Hanlp model licencing question



My apologies, I don’t speak Chinese, so hopefully someone will be able to answer my question. I understand that Hanlp operates under the Apace licence. My question is: Does the licence over only use of the Python package or all of the models (tokeniser and tagger) that I can download?

For example:
tokenizer = hanlp.load(‘PKU_NAME_MERGED_SIX_MONTHS_CONVSEG’)
tagger = hanlp.load(hanlp.pretrained.pos.CTB5_POS_RNN_FASTTEXT_ZH)


Hi Roger,

Thank you for asking. It’s an open question, I’m not sure whether the model trained on some corpus must inherit the licence of the corpus or not. Stanford University is in exactly the same situation as us. They said that

The copyright and licensing status of machine learning models is not very clear (to us). We list in the table below the Treebank License of the underlying data from which each language pack (set of machine learning models for a treebank) was trained.

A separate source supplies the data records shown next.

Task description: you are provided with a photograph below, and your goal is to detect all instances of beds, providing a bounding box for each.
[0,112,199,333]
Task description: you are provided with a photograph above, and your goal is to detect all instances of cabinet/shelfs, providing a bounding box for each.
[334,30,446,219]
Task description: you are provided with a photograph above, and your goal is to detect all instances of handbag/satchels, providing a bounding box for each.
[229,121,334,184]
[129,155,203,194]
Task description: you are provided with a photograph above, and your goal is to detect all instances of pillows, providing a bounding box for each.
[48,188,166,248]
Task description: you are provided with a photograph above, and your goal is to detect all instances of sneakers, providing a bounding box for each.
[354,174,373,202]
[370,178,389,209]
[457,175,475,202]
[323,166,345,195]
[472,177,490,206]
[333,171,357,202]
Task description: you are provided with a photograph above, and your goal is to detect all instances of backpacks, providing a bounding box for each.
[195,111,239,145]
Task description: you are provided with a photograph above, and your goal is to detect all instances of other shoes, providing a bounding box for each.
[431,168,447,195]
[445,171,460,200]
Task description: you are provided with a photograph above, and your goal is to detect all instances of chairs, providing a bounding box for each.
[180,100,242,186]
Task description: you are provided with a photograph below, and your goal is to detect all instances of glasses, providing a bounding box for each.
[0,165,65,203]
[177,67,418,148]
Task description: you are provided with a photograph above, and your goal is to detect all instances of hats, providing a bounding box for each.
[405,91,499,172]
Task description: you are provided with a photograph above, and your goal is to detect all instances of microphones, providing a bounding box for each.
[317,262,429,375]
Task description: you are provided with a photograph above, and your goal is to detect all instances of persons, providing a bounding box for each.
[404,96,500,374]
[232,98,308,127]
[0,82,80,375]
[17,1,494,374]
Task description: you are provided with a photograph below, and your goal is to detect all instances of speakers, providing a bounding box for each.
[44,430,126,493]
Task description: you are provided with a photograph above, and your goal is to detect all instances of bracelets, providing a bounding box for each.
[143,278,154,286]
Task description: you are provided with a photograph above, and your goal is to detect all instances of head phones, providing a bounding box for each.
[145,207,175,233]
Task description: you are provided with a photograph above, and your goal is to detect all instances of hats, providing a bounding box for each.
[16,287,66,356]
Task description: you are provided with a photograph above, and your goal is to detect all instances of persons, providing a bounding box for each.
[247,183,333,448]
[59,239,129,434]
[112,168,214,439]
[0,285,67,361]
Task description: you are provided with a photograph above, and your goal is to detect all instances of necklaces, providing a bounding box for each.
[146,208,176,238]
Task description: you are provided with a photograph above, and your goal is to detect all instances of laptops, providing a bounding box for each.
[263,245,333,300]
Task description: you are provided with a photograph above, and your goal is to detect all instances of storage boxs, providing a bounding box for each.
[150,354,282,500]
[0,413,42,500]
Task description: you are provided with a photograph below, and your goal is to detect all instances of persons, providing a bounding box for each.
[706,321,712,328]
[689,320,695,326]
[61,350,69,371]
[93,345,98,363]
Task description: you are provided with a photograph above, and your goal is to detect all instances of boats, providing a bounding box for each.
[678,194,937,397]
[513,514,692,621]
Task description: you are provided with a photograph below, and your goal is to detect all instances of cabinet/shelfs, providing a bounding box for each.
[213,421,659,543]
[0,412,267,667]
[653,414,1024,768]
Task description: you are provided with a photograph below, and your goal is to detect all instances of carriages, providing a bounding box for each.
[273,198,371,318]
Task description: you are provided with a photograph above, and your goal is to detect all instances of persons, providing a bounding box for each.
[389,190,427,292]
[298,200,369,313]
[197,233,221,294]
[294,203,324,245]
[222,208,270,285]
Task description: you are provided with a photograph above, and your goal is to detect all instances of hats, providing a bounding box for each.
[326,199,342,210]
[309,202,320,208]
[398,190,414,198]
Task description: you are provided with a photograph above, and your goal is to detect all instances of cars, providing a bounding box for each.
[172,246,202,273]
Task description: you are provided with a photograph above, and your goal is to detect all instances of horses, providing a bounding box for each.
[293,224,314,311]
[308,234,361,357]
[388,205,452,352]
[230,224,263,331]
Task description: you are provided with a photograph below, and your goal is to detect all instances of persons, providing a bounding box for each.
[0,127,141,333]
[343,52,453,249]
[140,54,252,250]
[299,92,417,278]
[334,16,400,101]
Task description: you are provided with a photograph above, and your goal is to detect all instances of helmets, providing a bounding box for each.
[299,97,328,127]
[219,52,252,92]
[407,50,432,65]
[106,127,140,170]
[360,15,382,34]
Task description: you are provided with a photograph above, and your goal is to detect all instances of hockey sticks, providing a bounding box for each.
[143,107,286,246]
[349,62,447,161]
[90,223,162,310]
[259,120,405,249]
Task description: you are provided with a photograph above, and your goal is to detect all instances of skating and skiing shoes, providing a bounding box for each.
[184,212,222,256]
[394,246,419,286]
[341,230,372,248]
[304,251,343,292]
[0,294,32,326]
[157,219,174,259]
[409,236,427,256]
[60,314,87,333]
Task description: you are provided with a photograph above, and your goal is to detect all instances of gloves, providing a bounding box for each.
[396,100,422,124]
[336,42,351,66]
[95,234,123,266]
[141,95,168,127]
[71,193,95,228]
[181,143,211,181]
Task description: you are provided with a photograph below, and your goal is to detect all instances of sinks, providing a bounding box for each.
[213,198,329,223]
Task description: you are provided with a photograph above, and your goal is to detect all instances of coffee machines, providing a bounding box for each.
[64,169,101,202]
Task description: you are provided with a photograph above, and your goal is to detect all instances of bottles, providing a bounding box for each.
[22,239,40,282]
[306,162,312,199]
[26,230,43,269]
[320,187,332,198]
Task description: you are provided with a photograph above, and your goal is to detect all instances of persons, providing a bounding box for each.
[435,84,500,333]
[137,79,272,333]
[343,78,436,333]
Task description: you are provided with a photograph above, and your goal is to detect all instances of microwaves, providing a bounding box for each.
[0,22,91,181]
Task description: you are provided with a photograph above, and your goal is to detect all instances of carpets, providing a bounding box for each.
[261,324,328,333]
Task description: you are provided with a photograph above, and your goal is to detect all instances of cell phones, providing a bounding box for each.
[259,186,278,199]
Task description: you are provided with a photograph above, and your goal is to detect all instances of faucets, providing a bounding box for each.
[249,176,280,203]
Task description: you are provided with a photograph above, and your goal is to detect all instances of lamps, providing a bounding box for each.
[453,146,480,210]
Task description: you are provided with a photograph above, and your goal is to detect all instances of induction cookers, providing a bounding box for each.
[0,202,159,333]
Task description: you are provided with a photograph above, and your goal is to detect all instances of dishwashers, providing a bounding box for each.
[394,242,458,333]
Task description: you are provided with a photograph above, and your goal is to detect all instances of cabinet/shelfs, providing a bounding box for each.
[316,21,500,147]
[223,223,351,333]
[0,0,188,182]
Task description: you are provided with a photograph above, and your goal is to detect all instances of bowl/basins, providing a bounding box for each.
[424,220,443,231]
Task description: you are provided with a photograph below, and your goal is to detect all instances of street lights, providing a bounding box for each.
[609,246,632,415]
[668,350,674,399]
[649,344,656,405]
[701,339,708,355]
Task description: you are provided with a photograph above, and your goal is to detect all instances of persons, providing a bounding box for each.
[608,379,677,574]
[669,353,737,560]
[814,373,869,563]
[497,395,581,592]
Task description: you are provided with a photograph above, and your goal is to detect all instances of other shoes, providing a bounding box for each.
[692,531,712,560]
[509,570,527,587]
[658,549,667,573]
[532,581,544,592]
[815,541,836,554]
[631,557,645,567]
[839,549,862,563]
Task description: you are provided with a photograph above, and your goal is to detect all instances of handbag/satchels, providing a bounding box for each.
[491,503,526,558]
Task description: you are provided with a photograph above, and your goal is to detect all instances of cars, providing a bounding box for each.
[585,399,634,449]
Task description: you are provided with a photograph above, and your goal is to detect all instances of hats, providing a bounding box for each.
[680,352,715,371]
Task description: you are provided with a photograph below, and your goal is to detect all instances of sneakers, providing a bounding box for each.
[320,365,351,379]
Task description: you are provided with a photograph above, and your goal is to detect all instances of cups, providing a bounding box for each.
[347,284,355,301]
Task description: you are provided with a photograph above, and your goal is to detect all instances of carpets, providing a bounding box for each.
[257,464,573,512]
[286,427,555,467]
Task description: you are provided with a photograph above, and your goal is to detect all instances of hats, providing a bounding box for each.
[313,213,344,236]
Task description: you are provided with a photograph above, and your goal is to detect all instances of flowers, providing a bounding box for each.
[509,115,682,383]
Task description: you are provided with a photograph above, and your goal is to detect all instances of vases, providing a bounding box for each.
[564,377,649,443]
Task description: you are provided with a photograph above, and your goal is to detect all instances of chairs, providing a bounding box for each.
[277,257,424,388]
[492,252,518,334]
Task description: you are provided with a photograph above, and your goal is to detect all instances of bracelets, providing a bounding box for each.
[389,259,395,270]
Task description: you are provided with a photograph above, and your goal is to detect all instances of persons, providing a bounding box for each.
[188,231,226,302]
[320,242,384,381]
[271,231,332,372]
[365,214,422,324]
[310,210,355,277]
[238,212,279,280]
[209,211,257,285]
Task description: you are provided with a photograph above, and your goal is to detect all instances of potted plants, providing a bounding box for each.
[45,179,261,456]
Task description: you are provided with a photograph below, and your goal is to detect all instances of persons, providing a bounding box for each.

To the extent that The Trustees of Leland Stanford Junior University have ownership and rights over these language packs, all these Stanza language packs are made available under the Open Data Commons Attribution License v1.0.

We have the research licence for the corpora but the licence doesn’t permit commercial use. It’s better to assume the Apache Licence doesn’t apply to the models.

1 Like

thanks for the detailed response. Much appreciated.